Almost nine years ago my son, Gabriel, died at the Children’s Hospital at Stanford University after a series of medical errors. Nearly three years ago, I started consulting work with the Risk Management team at Stanford. Using my own experience with medical errors, I attempt to navigate between the often black and white legal and administrative sides of medical error and complications; and the grey, emotional side of the patient's and family's experience.
When explaining my work at Stanford I have heard, “So, you are trying to avoid lawsuits.” Often the phrase is accompanied by a dismissive expression and tone. I reply, “You are right.” But avoiding lawsuits does not equal dodging responsibility or denying consequences. It is about recognizing the short and long term needs of everyone involved— patients, families, care givers and administrators. Medical errors impact all of us, by being open, honest and deliberate, we can keep bad situations from getting worse.
My work with Risk Management at Stanford has shown me the “other side of disclosure,” some may say the “Dark Side.” But what I have found are wise, thoughtful, compassionate people faced with complex, often heart breaking challenges. None of the work they do is simple or without consequence, and they are keenly aware of that responsibility.
Of the cases I have seen handled by Stanford, the most challenging and frequent— are the ones where things went wrong, but nothing could have been done about it. In these cases, an extensive investigationreveals there was no error, no system failure; there is no one to blame. These are the situations that illustrate the risks that are inherently part of health care— the truth that nothing goes 100% right 100% of the time. Often, these are the cases that patients and families struggle the most to understand, and may result in claims. These claims have no merit and will bring patients and families no satisfaction. Unfortunately, no amount of transparency and compassion is enough to help them.
In working with Stanford, I often consider what might have been. What would my life be like if Gabriel had died at another hospital? What if the hospital had responded typically — with deny and defend? What if getting answers and explanations about Gabriel’s death had required lawsuits and court dates? The past eight years would have required reliving and dwelling on an exceedingly painful event. I would not be taking what I learned from Gabriel’s death and using it to help other people, I doubt I would be any help to anyone. Yes, I am for avoiding lawsuits, and for taking responsibility.

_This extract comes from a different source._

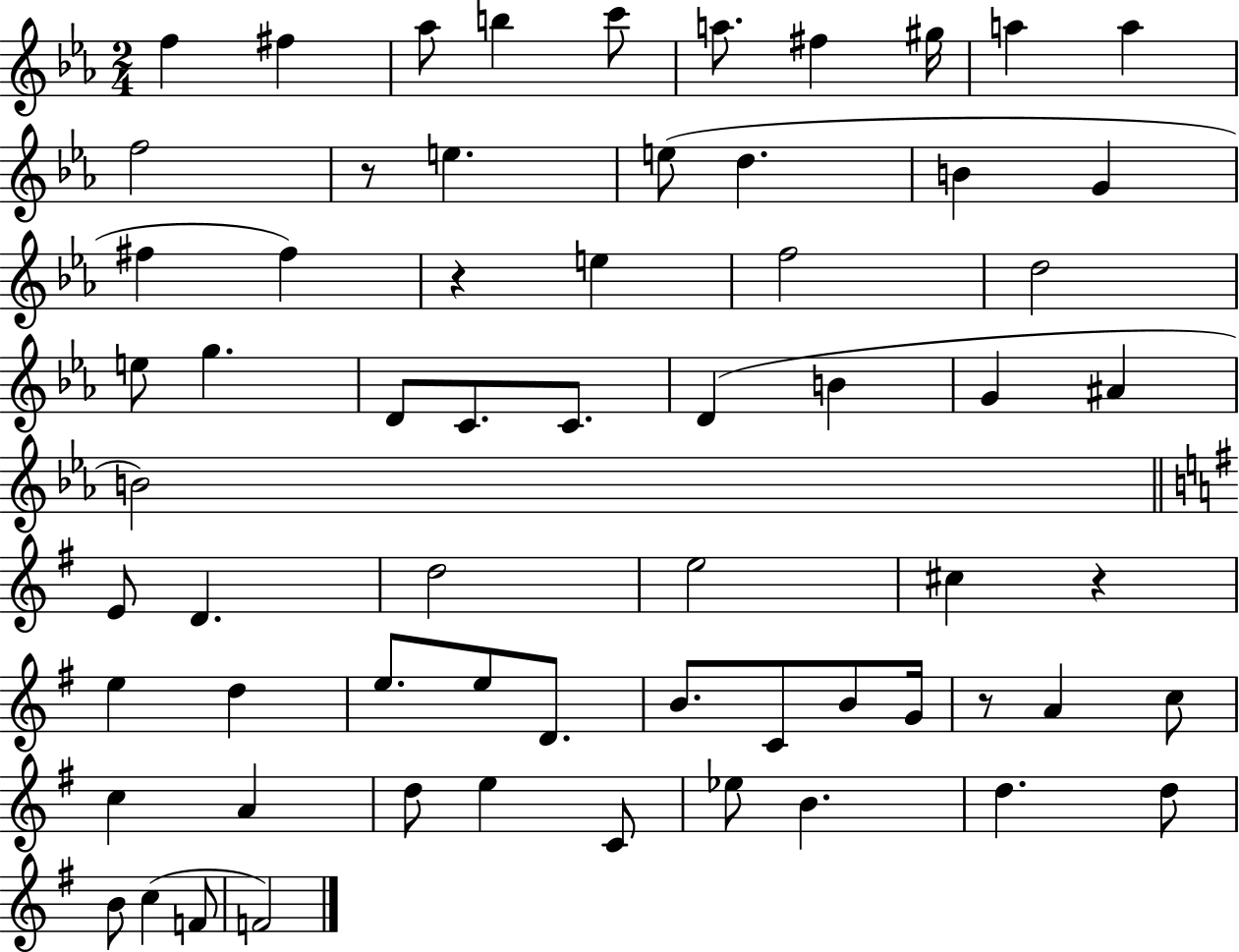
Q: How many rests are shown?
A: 4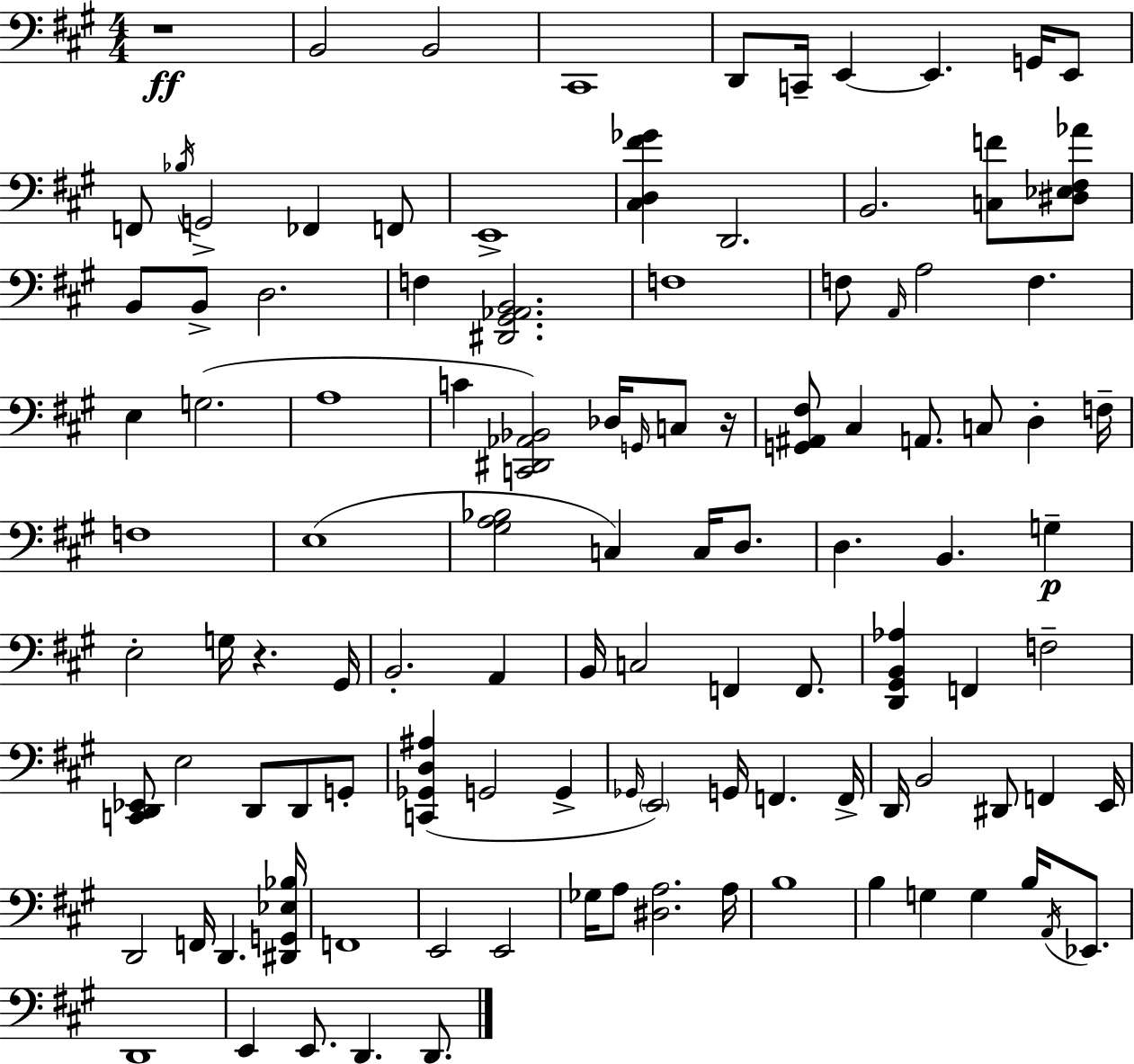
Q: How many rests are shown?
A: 3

It is, of course, challenging to find even a tarnished silver lining in a child’s death. But Gabriel dying at Stanford eventually became a glimmer of brightness. The disclosure and collaboration they presented to me eight years ago was radical at the time and sadly, in most places it still is. But we can’t wait any longer for disclosure and apology to become mainstream. We need to accept that medicinal care, by its nature is risky, and sometimes mistakes happen. And when they do, errors present not only disaster, but also opportunity and obligation. By being open and transparent after medical mistakes we can prevent them from happening again, making all of us safer. By being compassionate and truthful, we can be our highest selves— to treat others the way we all want to be treated.
I only work on the very edges of healthcare— so I can only imagine— it feels good to face risk and be the hero: to remove a tumor, to master the latest technology, to save a life. But it is just as challenging, and requires as much bravery, to be the anti-hero…to be the one who makes a mistake, the one who owns up and admits to an error, then works to make a change. Hospitals, care givers and all of us, should be judged not only by our great successes, but also by how we respond to our failures.